The length of time that an auditor spends reviewing an invoice is approximately normally distributed with a mean of 600 seconds and a standard deviation of 100 seconds. what is the probability that an auditor will spend more than 12 minutes on an invoice?

Answer 1

Answer: 11.5% 

Explanation:

Since 1 minute = 60 seconds, we multiply 12 minutes by 60 so that 12 minutes = 720 seconds.

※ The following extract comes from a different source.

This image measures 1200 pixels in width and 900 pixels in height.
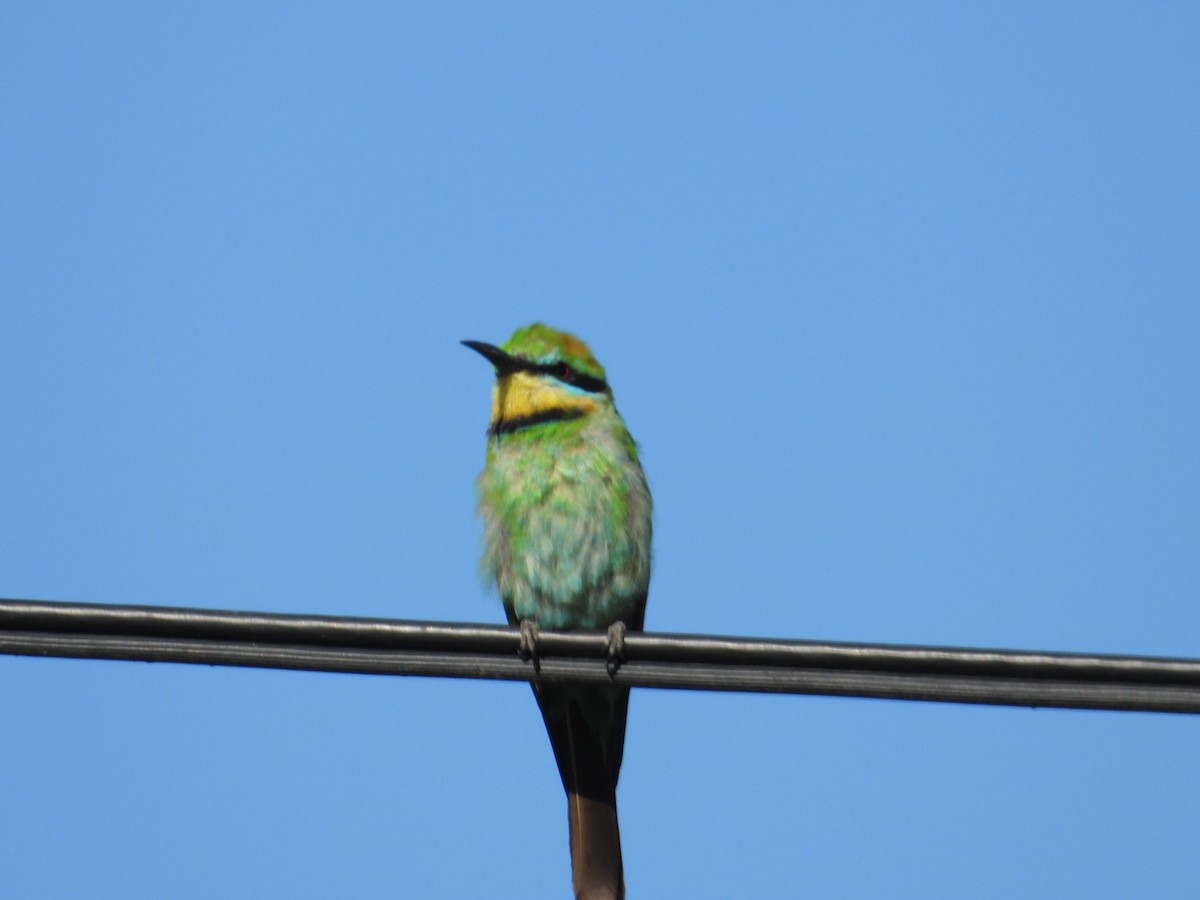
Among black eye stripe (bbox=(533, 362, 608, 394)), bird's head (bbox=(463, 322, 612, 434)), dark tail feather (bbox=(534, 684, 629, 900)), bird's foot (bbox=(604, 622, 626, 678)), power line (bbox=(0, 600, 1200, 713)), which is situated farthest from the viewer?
black eye stripe (bbox=(533, 362, 608, 394))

Thus, we're looking for a probability that the auditor will spend more than 720 seconds. 

Now, we get the z-score for 720 seconds by the following formula:

$\text{z-score} = \frac{x - \mu}{\sigma}$

where 

$t = \text{time for the auditor to finish his work } = 720 \text{ seconds} \\ \mu = \text{average time for the auditor to finish his work } = 600 \text{ seconds} \\ \sigma = \text{standard deviation } = 100 \text{ seconds}$

So, the z-score of 720 seconds is given by:

$\text{z-score} = \frac{x - \mu}{\sigma} \\ \\ \text{z-score} = \frac{720 - 600}{100} \\ \\ \boxed{\text{z-score} = 1.2}$

Let

t = time for the auditor to finish his work
z = z-score of time t

Since the time is normally distributed, the probability for t > 720 is the same as the probability for z > 1.2. In terms of equation:

$P(t \ \textgreater \ 720) \\ = P(z \ \textgreater \ 1.2) \\ = 1 - P(z \leq 1.2) \\ = 1 - 0.885 \\ \boxed{P(t \ \textgreater \ 720) = 0.115}$

Hence, there is 11.5% chance that the auditor will spend more than 12 minutes in an invoice.